In this issue of the Journal, Tascanov et al.8 investigate the relationship between total oxidative status (TOS), DNA damage and paroxysmal AF (PAF). The authors compared a series of 56 patients with paroxysmal AF to healthy controls and reported higher high-sensitivity C-reactive protein, TOS and 8-hydroxy-2′-deoxyguanosine (8-OHdG) levels in the PAF group. Furthermore, they propose that TOS and DNA damage can be used to detect patients at higher risk of AF.
Elevated TOS levels have been related to AF in patients admitted for ST-elevation myocardial infarction9 and patients referred for coronary artery bypass graft surgery.10 Also, blood 8-OHdG levels (indicating DNA damage) levels have been related to progression from paroxysmal to persistent AF and have been proposed as a biomarker for AF staging and recurrence after cardioversion and pulmonary vein isolation.11
Tascanov et al.’s findings add to this body of evidence by relating TOS and DNA damage in a general population with PAF, but they do not go on to clarify a potential causal relationship. Whether oxidative stress (OS) causes AF, AF increases OS, or they are independent markers of atrial cardiomyopathy, remains to be answered.12
The authors propose using TOS and DNA damage to identify patients at higher risk for AF. Current strategies to mitigate the consequences of AF focus on early diagnosis and treatment and, to achieve this, opportunistic and systematic screening for AF is recommended for patients at higher thromboembolic risk, mostly defined by age over 65 years and other clinical variables.13 In the future, if TOS, DNA damage or other biomarkers prove to be effective in better stratifying and identifying individuals at highest risk of AF to target screening, they could add value to the current approach. Better identifying a population at high risk of developing AF would help not only to improve screening efforts but also to select patients who could benefit from more aggressive risk factor management. Nevertheless, any potential change to the current benchmark needs not only to prove cost-effectiveness but to be widely available in clinical practice.

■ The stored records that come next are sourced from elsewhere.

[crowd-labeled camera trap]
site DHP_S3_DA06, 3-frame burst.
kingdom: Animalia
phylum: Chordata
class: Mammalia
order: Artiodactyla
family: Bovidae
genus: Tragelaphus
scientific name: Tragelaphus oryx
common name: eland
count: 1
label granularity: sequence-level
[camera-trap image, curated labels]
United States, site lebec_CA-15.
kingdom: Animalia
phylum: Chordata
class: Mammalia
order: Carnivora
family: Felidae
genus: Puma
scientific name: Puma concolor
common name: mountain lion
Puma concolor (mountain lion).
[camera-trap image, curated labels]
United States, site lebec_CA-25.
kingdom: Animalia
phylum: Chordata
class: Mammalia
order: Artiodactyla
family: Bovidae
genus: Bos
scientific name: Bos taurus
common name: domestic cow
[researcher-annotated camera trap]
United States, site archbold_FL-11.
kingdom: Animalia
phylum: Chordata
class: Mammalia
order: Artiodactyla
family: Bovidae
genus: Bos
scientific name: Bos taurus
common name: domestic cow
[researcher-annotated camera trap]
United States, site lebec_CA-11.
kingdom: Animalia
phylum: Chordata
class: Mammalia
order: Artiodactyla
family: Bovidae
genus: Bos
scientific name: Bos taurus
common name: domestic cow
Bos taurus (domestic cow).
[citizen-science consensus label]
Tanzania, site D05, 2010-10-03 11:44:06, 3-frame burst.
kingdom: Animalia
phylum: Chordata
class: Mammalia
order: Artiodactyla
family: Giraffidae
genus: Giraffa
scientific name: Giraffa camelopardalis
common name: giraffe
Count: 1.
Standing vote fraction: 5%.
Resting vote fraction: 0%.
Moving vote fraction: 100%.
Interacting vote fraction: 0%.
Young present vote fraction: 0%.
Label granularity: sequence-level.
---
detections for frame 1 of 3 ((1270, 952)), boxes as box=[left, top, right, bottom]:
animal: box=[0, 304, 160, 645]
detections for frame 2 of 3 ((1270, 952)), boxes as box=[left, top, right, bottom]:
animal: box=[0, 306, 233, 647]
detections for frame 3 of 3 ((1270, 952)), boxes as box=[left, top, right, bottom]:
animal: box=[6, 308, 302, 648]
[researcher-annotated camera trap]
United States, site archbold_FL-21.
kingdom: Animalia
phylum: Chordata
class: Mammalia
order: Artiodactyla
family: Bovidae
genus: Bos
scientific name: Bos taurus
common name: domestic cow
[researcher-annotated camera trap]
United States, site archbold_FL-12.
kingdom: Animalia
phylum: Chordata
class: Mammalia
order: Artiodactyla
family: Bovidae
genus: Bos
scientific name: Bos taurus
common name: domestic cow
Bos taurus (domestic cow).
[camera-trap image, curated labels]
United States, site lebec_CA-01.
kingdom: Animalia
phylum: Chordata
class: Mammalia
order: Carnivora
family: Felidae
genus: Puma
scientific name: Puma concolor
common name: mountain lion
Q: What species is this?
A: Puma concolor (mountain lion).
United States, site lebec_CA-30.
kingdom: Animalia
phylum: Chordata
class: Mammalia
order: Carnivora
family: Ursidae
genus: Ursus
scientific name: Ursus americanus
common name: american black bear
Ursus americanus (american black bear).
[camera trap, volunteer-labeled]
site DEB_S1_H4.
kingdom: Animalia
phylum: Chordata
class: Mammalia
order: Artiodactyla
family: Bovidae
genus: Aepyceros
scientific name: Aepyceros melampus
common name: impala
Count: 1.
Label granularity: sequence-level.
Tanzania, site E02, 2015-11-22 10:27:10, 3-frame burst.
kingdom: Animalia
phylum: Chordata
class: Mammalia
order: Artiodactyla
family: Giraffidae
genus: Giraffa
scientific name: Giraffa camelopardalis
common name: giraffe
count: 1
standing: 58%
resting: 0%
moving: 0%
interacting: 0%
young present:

Finally, current AF treatment relies mostly on stroke prevention, rate and rhythm control. Further insight into the pathogenesis of AF may also unveil novel treatment options that could help delay or ideally suppress AF progression. Future research should focus on the translation of our basic understanding of the role of oxidative stress in AF pathophysiology into more focused preventive strategies and more effective treatment options, and for this, the possible causative relation between oxidative stress and atrial fibrillation still needs to be clarified.
Conflicts of interestThe authors have no conflicts of interest to declare.